I have implemented an Iterator
for my Pojo
class.
The purpose here is to lazily decode multiple Pojo
s encoded in a buffer (bytes array).
To improve performance, it needs to be thread-safe to be correctly used from multiple Thread (parallel Stream
).
The buffer is formed as follows :
- The first 4 bytes represent an int indicating how many bytes the next element uses in the buffer :
n
. - The following
n
bytes are encoded representation of a singlePojo
. - 4 other bytes for the length of the next element.
- And so on ...
I think it is achieved with this code :
public class StringDecodeIterator implements Iterator<Pojo> {
private final int size;
private final PojoDecoder decoder;
private final byte[] buffer;
private int offset = 0;
private int count = 0;
private StringDecodeIterator(int size, PojoDecoder decoder, byte[] buffer) {
this.size = size;
this.decoder = decoder;
this.buffer = buffer;
}
@Override
public synchronized boolean hasNext() {
return this.count < this.size;
}
@Override
public Pojo next() {
return this.decoder.decode(offset(), this.buffer);
}
private synchronized int offset() {
if (!(this.count < this.size)) {
throw new NoSuchElementException("No more element");
}
this.count++;
int o = this.offset;
this.offset += Utils.getInt(o) + 4;
return o;
}
}
Here are some explanations/details :
size
is the number of element to decode : It is a known value; we know how manyPojo
s are encoded.PojoDecoder decoder
is an object that can decodePojo
s from a buffer at a given position.interface PojoDecoder { Pojo decode(int offset, byte[] buffer); }
Utils#getInt(int);
just converts 4 bytes to an int from the given position.PojoDecoder#decode(int, byte[])

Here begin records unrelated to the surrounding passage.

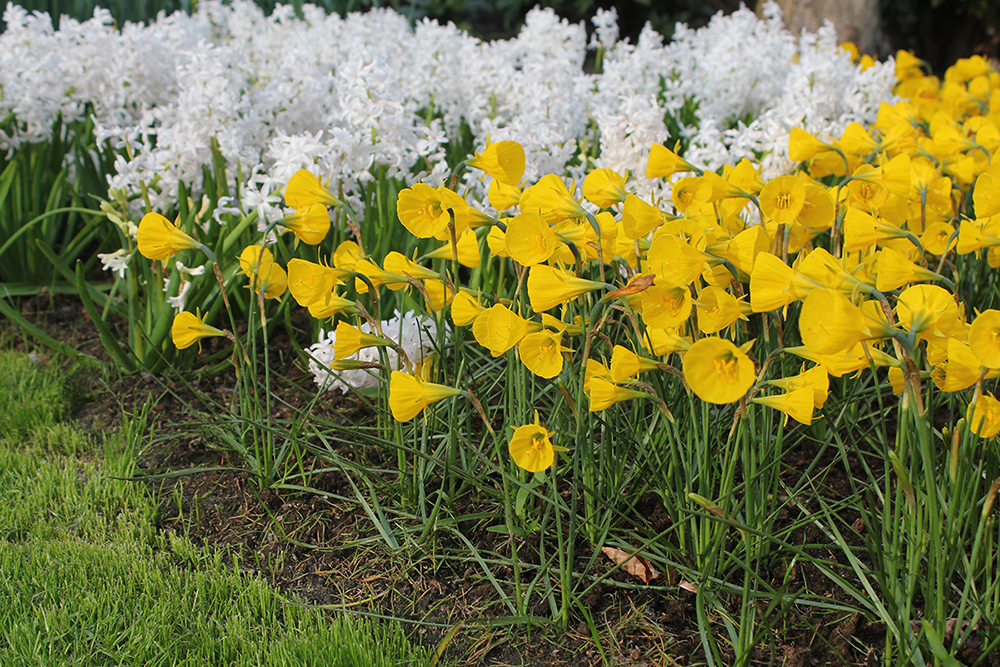 Narcis bulbocodium Oxford Gold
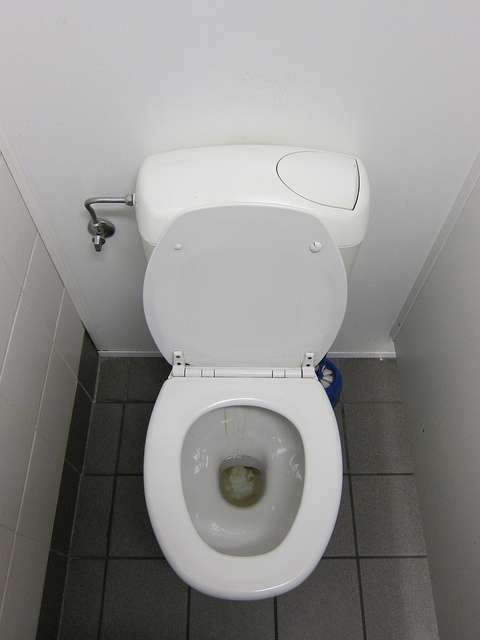 Un sanibroyeur permet d'installer des WC dans des endroits où les tuyaux d'évacuation sont trop petits. © Arnaud Crucifix, CC BY-NC-SA 2.0, Flickr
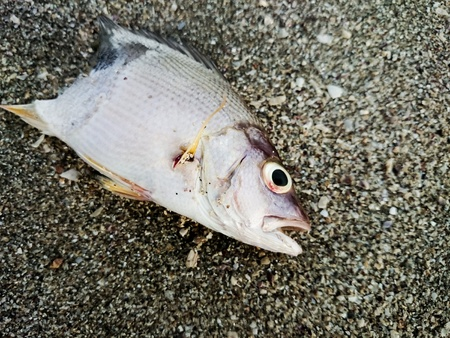 dead animal: Dead fish on the beach. Water pollution concept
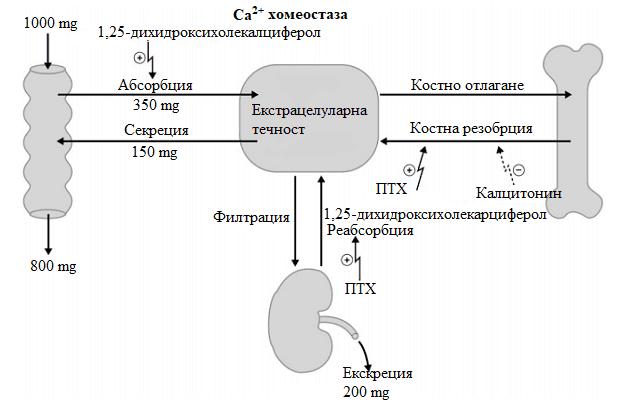калциева хомеостаза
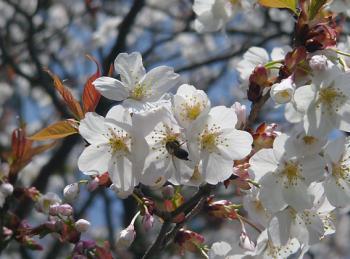 ハチ&桜_convert_20100406212934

does not need to be in the thread-safety scope. Same instance can be used from multiple threads, as it does not hold any internal state.
-
4\$\begingroup\$ I don't thing it makes sense to try to make an Iterator thread safe. An iterator expects the caller to execute hasNext() and next() in series so the thread safety relies completely on the caller putting them in the same synchronized block. So there's not much point in trying to add synchronized keywords to the interator anymore. And if you need to support parallel streams, it's better to use a Spliterator instead. \$\endgroup\$TorbenPutkonen– TorbenPutkonen2024年02月12日 06:57:15 +00:00Commented Feb 12, 2024 at 6:57
-
1\$\begingroup\$ Welcome to Code Review! I have rolled back your last edits. Please do not update the code in your question to incorporate feedback from answers, doing so goes against the Question + Answer style of Code Review. This is not a forum where you should keep the most updated version in your question. Please see what you may and may not do after receiving answers . \$\endgroup\$Heslacher– Heslacher2024年02月12日 10:46:12 +00:00Commented Feb 12, 2024 at 10:46
1 Answer 1
In its current form, the code doesn't work:
- unless it's an inner class of some enclosing one, the constructor should not be private;
Utils.getInt(...)
needs a second param: the array to read from.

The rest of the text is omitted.